___ Excerpt provided

Populism has been proving its mettle. Its anti-immigration variety swung victory for the “Leave” campaigners, when in June 2016 the UK held a referendum to decide whether or not to remain in the European Union. A cacophony of nationalist and anti-establishment campaign rhetorics delivered Electoral College victory for Donald Trump in the US presidential election last November.
A forerunner to these populist polling victories was the election of General Muhammadu Buhari as President of Nigeria in 2015. He ran an anti-establishment “change” campaign, promising to tackle endemic corruption that had stifled progress in the country. In the previous three electoral cycles, he had roused the multitude of Talakawas, the socially and economically deprived large segment of the northern region, who idolised him as an incorruptible and austere leader. His narrow agenda reached a broader base in 2015 when some wily politicians from the South teamed up with him.

______
___ Information provided

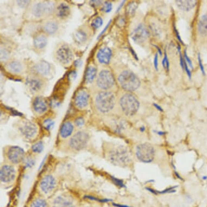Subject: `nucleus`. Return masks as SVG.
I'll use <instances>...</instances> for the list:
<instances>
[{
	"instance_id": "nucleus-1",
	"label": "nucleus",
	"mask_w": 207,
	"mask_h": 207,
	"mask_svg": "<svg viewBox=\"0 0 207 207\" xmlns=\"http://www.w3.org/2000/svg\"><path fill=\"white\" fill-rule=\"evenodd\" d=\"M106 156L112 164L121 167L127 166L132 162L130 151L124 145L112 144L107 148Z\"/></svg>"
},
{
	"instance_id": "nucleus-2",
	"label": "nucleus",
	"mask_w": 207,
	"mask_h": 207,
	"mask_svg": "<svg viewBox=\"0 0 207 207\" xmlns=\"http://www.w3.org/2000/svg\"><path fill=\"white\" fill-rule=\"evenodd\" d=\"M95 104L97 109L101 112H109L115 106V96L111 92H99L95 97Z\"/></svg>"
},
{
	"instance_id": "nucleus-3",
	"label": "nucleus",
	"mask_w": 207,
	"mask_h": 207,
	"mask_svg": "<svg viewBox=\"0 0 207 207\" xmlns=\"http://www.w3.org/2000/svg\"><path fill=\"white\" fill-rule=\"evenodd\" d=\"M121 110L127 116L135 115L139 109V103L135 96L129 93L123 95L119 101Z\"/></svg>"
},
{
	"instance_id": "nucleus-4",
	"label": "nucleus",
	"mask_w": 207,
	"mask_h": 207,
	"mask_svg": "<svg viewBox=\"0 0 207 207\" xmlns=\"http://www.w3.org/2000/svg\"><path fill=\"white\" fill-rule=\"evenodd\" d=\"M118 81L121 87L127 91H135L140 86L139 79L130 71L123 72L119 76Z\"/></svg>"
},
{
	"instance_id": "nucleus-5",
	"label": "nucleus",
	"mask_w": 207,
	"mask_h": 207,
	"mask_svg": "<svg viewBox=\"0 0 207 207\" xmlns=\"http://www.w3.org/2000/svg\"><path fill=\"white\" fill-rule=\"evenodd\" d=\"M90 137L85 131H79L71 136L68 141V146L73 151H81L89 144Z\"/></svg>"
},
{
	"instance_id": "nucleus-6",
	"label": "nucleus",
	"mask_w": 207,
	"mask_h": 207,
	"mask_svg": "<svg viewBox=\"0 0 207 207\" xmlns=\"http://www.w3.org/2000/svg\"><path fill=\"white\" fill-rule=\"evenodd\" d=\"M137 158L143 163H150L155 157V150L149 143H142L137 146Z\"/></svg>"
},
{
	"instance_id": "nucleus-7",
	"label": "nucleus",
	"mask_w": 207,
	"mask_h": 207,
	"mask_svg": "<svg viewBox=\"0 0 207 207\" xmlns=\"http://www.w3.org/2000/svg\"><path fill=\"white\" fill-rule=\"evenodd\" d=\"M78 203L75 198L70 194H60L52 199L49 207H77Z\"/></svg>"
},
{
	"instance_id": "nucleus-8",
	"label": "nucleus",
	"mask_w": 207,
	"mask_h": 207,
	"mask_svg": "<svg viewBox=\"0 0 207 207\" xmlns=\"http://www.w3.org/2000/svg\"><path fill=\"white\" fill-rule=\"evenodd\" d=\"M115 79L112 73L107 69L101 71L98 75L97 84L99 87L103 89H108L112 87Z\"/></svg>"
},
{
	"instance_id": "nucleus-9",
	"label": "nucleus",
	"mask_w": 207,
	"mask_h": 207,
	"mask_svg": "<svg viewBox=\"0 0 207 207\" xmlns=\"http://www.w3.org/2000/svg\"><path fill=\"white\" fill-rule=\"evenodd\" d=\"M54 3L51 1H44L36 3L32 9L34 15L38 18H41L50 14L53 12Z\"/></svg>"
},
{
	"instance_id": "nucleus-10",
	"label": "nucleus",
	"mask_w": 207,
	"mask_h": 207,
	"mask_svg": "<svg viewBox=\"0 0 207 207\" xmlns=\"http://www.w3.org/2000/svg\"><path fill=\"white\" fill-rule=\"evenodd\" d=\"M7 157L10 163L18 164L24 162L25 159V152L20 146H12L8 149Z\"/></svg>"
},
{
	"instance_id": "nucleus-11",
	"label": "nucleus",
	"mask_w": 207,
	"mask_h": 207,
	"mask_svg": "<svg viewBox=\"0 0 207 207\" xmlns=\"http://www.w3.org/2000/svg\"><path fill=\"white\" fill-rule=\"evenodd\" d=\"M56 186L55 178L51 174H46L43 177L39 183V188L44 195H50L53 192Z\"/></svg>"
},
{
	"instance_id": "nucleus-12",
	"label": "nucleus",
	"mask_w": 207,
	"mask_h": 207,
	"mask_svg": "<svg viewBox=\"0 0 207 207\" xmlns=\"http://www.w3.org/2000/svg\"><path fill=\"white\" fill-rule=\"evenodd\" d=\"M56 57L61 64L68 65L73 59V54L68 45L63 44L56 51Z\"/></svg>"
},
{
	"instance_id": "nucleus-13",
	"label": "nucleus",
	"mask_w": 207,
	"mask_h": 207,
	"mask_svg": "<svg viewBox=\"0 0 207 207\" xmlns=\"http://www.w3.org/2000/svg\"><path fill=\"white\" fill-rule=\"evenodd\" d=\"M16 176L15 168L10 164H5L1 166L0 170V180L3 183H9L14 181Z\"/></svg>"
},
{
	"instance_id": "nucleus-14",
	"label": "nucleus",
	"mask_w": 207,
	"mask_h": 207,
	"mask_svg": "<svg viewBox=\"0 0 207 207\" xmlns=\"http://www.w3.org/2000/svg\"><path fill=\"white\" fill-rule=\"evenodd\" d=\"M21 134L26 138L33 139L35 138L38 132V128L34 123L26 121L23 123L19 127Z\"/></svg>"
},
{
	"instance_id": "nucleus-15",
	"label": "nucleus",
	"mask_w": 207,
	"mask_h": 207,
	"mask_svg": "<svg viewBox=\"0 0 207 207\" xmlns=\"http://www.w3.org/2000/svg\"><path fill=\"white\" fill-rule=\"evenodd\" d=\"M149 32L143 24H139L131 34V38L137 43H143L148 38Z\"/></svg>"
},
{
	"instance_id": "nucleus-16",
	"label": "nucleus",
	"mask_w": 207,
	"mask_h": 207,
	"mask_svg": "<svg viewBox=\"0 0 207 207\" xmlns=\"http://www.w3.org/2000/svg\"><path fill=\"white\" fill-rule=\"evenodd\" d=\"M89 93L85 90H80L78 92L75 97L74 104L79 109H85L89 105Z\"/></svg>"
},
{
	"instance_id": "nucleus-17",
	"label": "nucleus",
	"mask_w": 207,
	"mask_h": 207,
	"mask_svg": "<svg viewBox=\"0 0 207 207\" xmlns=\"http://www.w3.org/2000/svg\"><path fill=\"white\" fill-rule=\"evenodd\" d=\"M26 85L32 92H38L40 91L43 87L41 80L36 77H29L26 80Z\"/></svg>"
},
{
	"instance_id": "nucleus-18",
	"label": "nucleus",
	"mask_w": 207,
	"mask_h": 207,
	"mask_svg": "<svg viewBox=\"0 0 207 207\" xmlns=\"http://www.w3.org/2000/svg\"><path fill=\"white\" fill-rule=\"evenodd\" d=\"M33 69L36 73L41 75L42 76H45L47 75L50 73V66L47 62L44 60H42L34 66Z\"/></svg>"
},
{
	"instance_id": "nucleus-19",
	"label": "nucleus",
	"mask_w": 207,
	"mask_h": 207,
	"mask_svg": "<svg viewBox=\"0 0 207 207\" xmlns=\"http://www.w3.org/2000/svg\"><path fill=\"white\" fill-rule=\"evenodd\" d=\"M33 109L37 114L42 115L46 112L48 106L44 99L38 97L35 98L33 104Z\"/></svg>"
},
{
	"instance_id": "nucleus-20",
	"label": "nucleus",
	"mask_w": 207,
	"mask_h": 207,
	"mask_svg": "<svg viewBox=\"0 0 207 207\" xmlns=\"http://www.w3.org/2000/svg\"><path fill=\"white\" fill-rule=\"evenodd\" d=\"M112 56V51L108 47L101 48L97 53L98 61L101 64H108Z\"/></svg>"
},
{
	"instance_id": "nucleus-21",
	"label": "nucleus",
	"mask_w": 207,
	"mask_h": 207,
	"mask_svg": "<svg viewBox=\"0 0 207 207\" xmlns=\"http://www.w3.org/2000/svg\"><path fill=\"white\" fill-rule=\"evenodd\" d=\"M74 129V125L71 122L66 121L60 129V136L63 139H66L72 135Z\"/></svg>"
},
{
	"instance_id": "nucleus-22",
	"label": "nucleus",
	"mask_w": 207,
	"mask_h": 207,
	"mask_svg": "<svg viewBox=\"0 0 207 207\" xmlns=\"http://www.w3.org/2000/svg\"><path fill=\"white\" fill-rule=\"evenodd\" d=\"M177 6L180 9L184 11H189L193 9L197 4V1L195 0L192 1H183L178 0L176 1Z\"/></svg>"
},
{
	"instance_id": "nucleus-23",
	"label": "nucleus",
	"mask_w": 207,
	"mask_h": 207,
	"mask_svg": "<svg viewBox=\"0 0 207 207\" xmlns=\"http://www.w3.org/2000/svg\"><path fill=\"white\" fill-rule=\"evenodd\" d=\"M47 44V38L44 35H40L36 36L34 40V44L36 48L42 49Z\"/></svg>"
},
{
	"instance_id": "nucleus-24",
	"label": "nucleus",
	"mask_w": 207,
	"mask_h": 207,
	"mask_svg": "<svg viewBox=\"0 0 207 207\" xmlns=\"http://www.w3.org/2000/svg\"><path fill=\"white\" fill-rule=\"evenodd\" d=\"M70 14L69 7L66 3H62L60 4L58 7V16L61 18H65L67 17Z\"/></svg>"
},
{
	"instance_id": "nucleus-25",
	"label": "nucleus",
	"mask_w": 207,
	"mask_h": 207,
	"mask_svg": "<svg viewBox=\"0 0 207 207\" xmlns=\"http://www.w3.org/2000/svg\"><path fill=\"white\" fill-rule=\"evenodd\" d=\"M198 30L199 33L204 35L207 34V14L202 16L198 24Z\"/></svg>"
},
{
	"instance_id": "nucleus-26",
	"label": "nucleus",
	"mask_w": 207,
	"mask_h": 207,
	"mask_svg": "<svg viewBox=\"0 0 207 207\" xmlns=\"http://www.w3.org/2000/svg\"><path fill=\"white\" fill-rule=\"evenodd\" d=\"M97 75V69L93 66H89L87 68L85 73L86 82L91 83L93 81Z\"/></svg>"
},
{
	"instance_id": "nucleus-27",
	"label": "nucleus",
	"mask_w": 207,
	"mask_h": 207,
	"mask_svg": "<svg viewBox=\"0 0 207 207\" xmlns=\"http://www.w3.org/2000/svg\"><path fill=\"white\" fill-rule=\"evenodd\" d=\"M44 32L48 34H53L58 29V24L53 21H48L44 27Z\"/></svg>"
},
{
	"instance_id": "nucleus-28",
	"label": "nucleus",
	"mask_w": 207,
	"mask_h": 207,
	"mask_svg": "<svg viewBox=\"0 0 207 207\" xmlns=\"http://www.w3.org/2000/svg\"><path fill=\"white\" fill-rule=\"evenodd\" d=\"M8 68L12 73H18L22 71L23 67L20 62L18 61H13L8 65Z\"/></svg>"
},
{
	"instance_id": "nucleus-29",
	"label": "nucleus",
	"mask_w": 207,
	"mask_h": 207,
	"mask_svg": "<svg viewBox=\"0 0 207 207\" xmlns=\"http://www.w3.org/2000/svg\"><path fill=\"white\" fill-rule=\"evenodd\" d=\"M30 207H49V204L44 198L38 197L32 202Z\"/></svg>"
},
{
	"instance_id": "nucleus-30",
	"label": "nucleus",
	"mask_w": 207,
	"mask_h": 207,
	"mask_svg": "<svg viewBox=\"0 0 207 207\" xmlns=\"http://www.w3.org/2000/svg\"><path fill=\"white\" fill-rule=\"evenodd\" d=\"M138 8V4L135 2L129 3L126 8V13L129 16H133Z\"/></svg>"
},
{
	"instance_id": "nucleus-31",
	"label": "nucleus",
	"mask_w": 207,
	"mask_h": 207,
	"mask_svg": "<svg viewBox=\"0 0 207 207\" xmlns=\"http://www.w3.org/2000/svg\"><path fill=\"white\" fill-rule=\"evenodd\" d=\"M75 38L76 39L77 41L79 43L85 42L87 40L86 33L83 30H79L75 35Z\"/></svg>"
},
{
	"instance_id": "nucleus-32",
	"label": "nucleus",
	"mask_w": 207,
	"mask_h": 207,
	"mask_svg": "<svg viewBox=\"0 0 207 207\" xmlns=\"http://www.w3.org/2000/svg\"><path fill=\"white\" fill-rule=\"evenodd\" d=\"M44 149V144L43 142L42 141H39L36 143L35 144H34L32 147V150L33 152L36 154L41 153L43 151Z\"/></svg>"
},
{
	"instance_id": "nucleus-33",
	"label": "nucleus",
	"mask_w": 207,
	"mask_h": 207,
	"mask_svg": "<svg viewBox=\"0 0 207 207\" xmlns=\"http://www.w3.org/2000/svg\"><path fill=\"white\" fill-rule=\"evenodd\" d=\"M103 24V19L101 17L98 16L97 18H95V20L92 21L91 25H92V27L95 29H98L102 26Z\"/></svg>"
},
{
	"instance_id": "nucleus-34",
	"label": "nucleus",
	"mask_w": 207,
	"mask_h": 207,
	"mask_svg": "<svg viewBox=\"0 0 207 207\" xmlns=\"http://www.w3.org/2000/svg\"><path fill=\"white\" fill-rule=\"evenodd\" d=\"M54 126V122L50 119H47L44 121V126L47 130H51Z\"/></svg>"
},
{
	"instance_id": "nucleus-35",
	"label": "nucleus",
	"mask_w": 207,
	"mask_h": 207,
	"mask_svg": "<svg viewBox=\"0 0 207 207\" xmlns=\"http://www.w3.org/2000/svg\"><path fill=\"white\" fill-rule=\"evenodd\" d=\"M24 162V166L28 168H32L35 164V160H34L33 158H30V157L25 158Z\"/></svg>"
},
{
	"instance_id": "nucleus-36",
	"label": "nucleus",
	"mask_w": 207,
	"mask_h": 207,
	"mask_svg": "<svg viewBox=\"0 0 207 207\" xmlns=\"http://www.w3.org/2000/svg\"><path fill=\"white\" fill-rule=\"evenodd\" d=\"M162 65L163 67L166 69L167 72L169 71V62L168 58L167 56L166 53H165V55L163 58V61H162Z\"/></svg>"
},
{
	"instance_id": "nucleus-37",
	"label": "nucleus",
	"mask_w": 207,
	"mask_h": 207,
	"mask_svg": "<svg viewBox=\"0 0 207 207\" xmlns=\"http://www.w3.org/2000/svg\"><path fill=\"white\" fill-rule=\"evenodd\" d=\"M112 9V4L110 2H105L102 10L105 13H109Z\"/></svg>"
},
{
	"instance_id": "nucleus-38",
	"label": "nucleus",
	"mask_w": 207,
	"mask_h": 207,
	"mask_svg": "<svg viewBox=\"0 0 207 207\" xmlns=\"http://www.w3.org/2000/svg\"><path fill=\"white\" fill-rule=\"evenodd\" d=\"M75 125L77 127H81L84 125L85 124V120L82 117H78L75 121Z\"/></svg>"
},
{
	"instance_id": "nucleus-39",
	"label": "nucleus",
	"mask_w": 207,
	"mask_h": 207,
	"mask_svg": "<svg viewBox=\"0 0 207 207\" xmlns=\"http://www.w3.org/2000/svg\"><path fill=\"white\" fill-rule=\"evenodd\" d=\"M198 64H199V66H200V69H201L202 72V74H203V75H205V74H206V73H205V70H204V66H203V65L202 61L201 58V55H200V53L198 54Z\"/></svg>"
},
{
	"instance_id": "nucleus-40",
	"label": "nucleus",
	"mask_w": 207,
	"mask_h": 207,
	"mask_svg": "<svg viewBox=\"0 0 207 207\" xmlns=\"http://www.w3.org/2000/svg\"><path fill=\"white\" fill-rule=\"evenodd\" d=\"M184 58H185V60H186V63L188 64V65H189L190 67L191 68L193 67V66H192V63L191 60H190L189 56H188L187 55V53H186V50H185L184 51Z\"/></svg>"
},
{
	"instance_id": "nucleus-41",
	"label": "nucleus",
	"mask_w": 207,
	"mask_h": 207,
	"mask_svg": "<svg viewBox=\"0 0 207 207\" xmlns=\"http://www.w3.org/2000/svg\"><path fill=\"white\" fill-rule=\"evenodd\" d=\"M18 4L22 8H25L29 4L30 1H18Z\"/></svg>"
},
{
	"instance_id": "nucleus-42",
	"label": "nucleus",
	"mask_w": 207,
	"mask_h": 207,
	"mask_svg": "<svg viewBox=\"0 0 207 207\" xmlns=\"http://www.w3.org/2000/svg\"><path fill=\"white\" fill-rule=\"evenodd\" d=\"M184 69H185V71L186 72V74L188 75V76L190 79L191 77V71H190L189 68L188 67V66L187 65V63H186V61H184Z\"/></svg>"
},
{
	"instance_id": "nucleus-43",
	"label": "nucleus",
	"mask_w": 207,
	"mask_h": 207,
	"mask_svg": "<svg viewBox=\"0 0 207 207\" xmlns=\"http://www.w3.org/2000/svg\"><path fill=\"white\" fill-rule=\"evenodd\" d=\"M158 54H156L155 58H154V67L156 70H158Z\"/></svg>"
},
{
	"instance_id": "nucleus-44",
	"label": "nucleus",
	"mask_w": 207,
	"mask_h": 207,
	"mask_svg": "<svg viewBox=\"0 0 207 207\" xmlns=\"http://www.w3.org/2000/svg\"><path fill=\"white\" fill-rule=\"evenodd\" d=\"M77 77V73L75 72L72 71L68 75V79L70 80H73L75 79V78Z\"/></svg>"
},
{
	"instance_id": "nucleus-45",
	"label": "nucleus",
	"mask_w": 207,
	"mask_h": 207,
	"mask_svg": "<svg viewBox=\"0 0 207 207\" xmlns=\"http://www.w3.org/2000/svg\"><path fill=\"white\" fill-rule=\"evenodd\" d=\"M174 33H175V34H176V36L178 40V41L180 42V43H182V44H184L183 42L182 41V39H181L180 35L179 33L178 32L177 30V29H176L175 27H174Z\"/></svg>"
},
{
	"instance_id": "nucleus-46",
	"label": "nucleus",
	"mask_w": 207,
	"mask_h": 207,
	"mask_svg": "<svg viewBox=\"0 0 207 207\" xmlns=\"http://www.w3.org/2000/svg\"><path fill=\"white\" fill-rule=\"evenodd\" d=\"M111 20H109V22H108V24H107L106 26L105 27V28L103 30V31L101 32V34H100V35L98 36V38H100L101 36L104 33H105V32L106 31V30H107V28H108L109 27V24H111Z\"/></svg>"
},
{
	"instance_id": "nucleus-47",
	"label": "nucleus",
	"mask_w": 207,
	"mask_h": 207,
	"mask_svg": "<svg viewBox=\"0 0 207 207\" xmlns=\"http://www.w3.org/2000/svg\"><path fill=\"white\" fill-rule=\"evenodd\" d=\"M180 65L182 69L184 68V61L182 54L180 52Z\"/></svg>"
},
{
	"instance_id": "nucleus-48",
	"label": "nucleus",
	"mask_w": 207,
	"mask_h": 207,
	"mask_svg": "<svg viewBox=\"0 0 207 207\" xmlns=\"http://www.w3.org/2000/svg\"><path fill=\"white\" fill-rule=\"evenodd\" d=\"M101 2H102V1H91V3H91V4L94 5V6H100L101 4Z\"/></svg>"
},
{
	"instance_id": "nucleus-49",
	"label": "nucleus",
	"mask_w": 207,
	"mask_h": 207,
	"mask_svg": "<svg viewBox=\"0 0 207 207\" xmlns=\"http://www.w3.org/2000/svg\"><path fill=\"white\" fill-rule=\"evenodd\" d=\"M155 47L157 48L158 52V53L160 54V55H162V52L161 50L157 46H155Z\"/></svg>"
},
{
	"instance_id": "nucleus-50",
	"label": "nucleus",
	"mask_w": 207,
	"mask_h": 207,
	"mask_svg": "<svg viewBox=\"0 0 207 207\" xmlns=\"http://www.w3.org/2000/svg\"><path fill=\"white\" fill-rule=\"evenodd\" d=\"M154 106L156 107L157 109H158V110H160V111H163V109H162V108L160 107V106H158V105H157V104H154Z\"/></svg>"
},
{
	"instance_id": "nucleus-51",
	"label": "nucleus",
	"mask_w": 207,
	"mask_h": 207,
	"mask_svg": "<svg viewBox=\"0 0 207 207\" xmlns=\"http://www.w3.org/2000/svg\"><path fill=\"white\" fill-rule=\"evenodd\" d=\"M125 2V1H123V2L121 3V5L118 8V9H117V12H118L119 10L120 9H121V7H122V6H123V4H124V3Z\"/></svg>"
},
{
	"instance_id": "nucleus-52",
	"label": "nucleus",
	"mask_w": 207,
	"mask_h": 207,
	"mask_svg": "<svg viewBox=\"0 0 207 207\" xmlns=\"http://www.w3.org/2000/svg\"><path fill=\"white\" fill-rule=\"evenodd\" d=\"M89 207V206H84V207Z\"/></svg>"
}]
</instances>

______
___ Information provided

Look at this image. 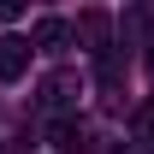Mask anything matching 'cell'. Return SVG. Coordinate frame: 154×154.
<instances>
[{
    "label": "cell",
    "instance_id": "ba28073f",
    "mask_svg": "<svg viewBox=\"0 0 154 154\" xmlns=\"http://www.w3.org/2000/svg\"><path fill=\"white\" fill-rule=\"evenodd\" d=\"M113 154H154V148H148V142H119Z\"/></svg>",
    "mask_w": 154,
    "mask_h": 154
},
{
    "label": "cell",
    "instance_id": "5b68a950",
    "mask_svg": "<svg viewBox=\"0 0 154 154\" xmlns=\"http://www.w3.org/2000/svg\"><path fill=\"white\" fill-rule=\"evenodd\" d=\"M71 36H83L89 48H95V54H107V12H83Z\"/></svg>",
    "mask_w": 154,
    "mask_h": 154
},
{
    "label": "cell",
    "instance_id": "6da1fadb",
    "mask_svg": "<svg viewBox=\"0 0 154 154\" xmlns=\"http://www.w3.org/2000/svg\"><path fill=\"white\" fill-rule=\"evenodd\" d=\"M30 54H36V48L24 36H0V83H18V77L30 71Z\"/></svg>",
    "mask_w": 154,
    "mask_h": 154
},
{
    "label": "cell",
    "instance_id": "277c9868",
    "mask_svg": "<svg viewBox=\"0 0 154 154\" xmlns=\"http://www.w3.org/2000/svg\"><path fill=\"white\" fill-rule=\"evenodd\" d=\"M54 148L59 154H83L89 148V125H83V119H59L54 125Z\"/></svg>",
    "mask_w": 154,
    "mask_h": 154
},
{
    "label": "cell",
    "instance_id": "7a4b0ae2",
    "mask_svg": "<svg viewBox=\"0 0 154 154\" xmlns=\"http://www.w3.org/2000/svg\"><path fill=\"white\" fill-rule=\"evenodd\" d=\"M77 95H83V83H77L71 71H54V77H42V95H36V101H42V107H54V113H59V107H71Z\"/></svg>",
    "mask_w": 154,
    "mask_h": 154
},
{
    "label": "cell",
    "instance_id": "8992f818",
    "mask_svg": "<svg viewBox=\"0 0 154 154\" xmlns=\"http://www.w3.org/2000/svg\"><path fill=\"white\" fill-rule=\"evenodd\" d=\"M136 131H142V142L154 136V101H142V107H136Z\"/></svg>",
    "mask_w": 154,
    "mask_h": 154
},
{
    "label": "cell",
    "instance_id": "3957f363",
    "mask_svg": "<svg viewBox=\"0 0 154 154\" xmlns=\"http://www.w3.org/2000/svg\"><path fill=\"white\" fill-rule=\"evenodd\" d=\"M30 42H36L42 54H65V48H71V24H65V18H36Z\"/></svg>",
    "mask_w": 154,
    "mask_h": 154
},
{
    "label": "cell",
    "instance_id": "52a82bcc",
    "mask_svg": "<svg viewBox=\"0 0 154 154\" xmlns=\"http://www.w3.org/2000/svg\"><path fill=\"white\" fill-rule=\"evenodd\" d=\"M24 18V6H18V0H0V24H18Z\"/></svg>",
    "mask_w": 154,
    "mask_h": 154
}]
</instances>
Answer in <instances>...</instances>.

______

## Exercise instructions
1 - Summarize the populism passage in two sentences.
2 - In the populism passage, who are the Talakawas?

## Solutions to the tasks
1 - Populism has recently won at the polls, with anti-immigration sentiment carrying the "Leave" side in the UK's June 2016 European Union referendum and nationalist, anti-establishment rhetoric delivering Donald Trump an Electoral College victory in the US presidential election. A forerunner was General Muhammadu Buhari's 2015 election as President of Nigeria on an anti-corruption "change" campaign, after three earlier electoral cycles of rousing the deprived northern Talakawas and a later alliance with politicians from the South.

2 - They are the socially and economically deprived large segment of the northern region.